⟨

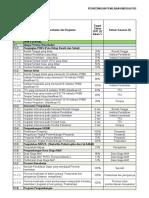 Form Upload PKP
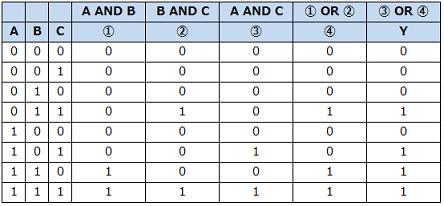 答えの真理値表 平成27年春 問7 論理回路―情報処理試験(高度共通)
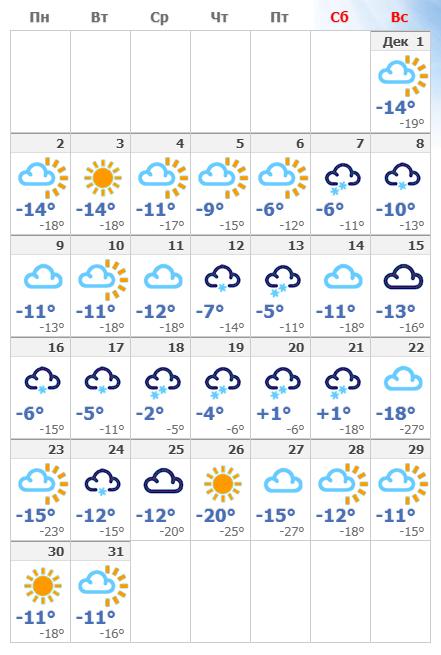 Погодные условия в декабрьском Нур-Султане в 2019 году.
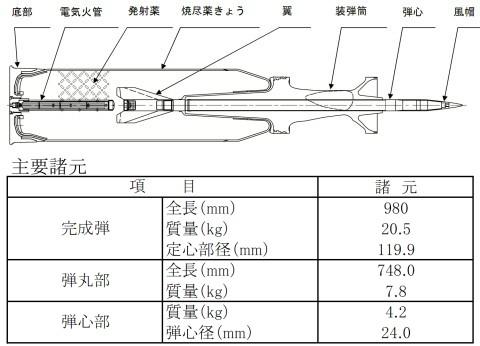 10式120mm装弾筒付翼安定徹甲弾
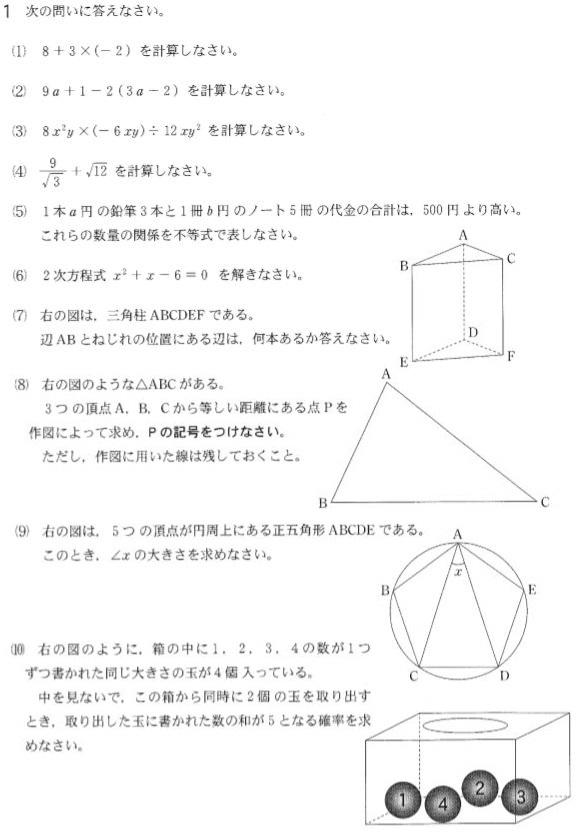 入試 富山 県立 高校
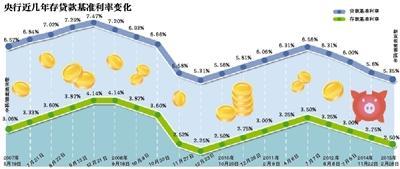 央行降息0.25个百分点 业内:楼市量价齐涨可能性大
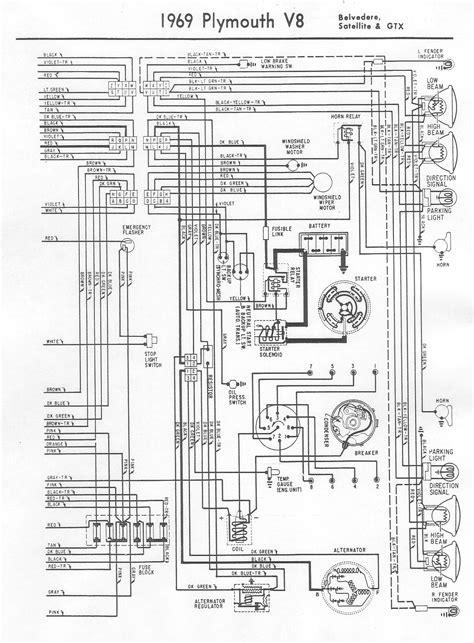 1969 Road Runner Wiring Diagram Schematic (ePUB/PDF) Free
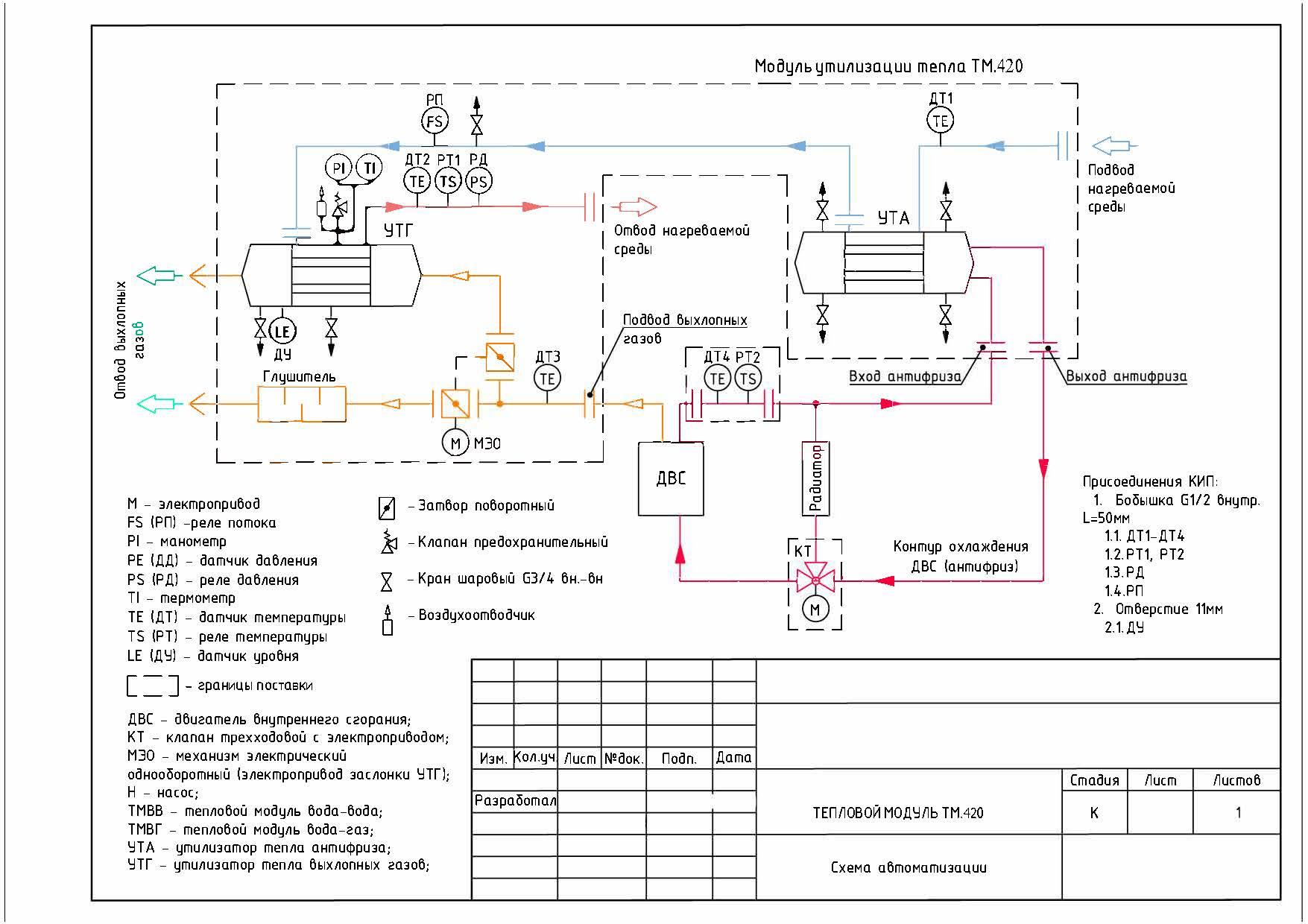 Схема автоматизации теплового модуля ГПУ 650 кВт (ГПЭС 650 кВт)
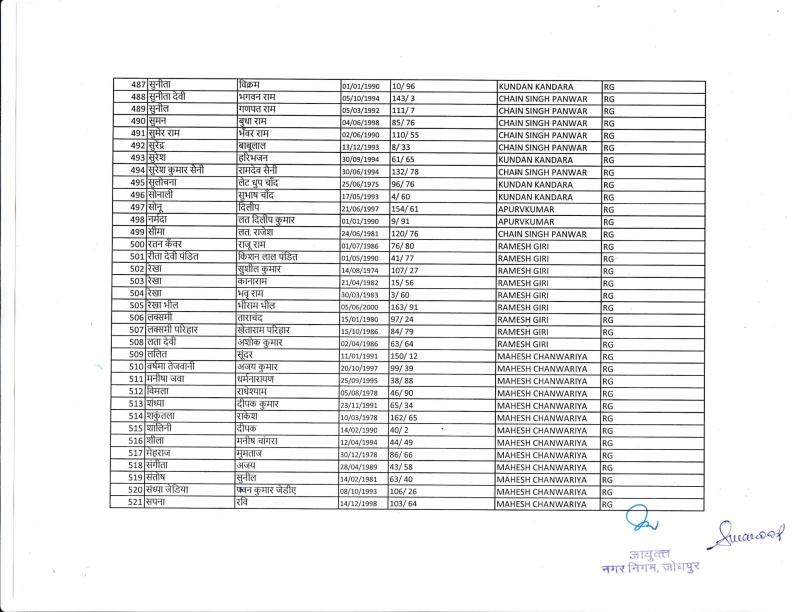Safai Bharti 2018 IInd List 18.12.18-16
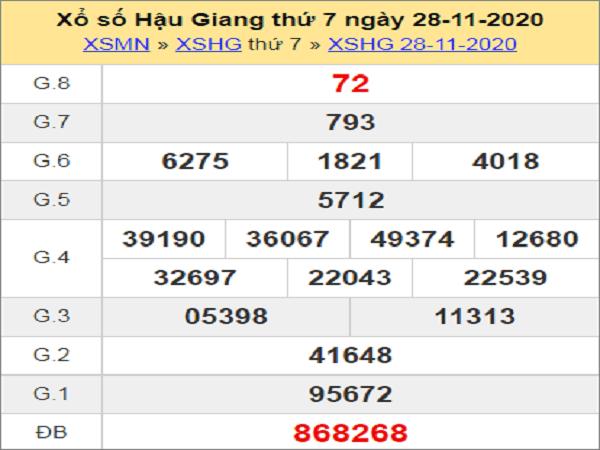 Phân tích XSHG ngày 05/12/2020- xổ số hậu giang cụ thể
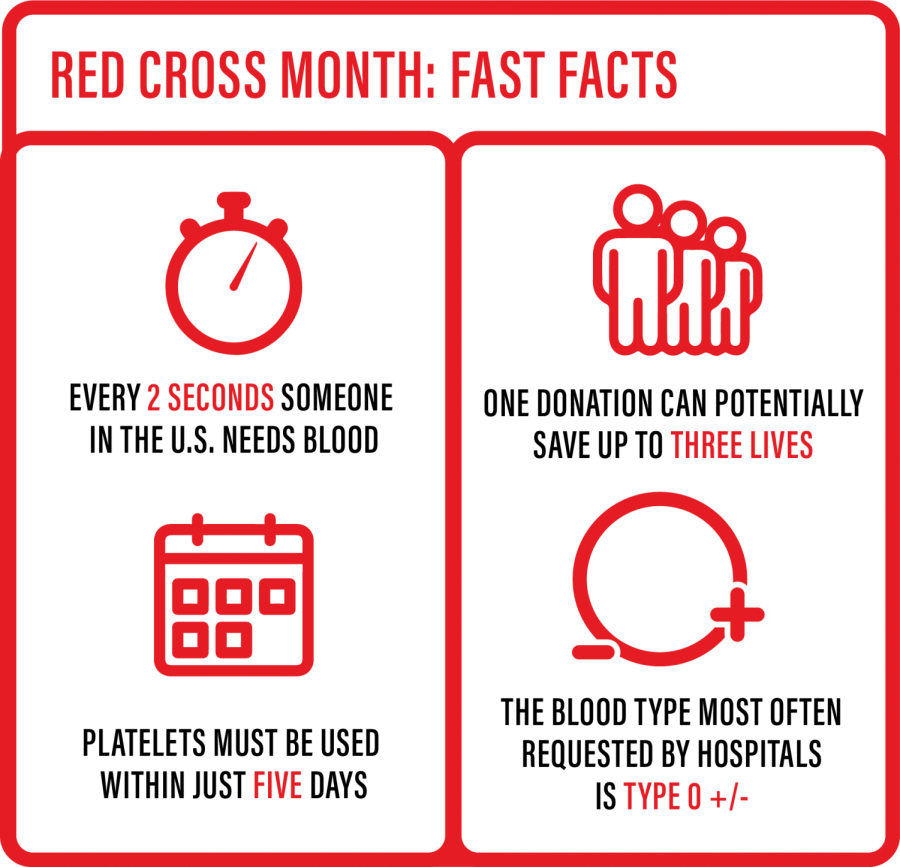 Red+Cross+Month
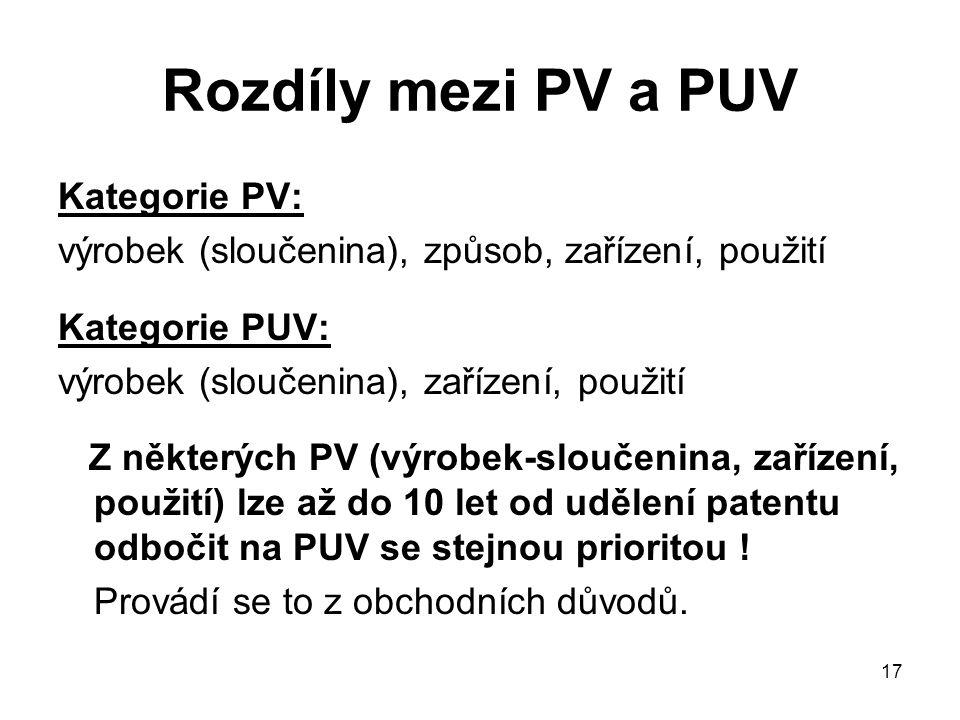 17 Rozdíly mezi PV a PUV Kategorie PV: výrobek (sloučenina), způsob, zařízení, použití Kategorie PUV: výrobek (sloučenina), zařízení, použití Z některých PV (výrobek-sloučenina, zařízení, použití) lze až do 10 let od udělení patentu odbočit na PUV se stejnou prioritou .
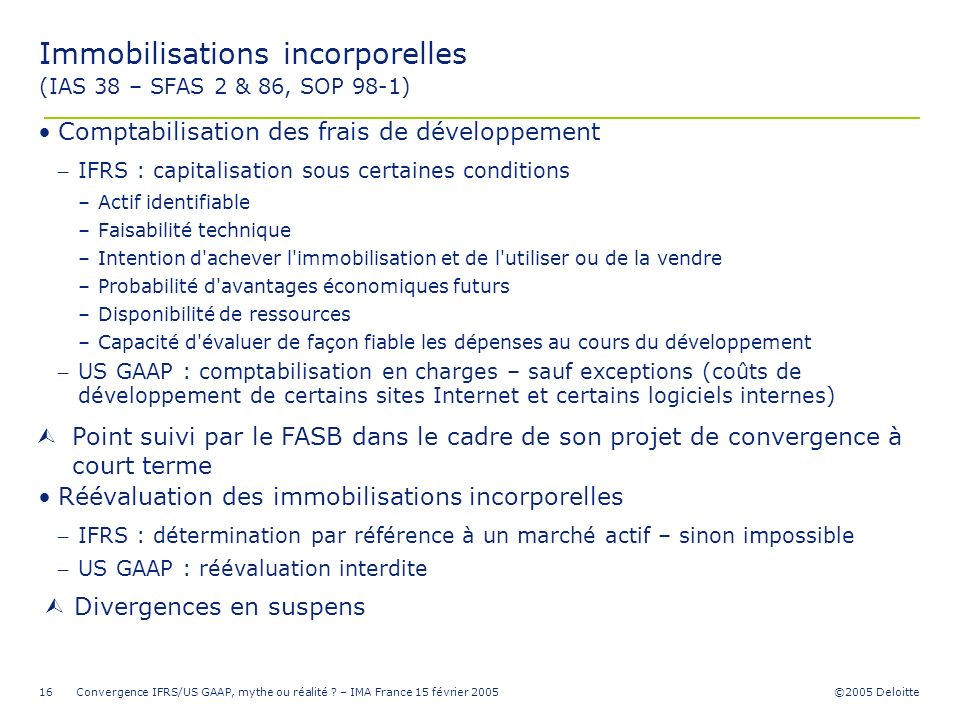 ©2005 Deloitte Convergence IFRS/US GAAP, mythe ou réalité ? – IMA France 15 février 200516 Immobilisations incorporelles (IAS 38 – SFAS 2 & 86, SOP 98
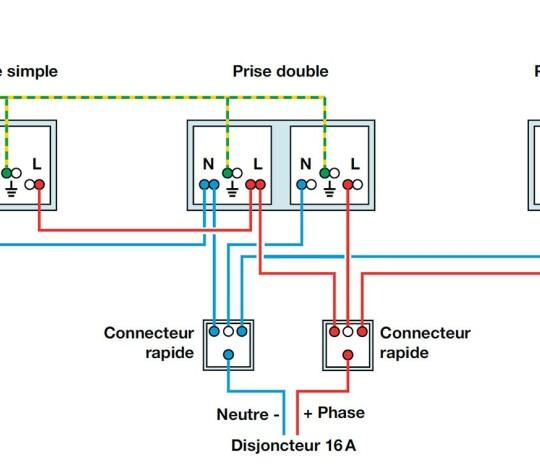 electricite conseils bricolage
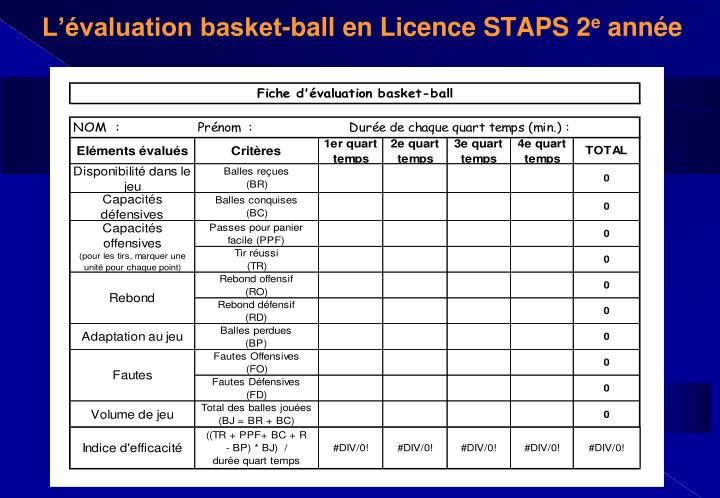 L'évaluation basket-ball en Licence STAPS 2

⟩

Problem requirements
Leave out the pictures and restate, word for word, the lines from the top of the data through the line containing "17 Rozdíly mezi", both included.

Exercise output
 Form Upload PKP
 答えの真理値表 平成27年春 問7 論理回路―情報処理試験(高度共通)
 Погодные условия в декабрьском Нур-Султане в 2019 году.
 10式120mm装弾筒付翼安定徹甲弾
 入試 富山 県立 高校
 央行降息0.25个百分点 业内:楼市量价齐涨可能性大
 1969 Road Runner Wiring Diagram Schematic (ePUB/PDF) Free
 Схема автоматизации теплового модуля ГПУ 650 кВт (ГПЭС 650 кВт)
Safai Bharti 2018 IInd List 18.12.18-16
 Phân tích XSHG ngày 05/12/2020- xổ số hậu giang cụ thể
 Red+Cross+Month
 17 Rozdíly mezi PV a PUV Kategorie PV: výrobek (sloučenina), způsob, zařízení, použití Kategorie PUV: výrobek (sloučenina), zařízení, použití Z některých PV (výrobek-sloučenina, zařízení, použití) lze až do 10 let od udělení patentu odbočit na PUV se stejnou prioritou .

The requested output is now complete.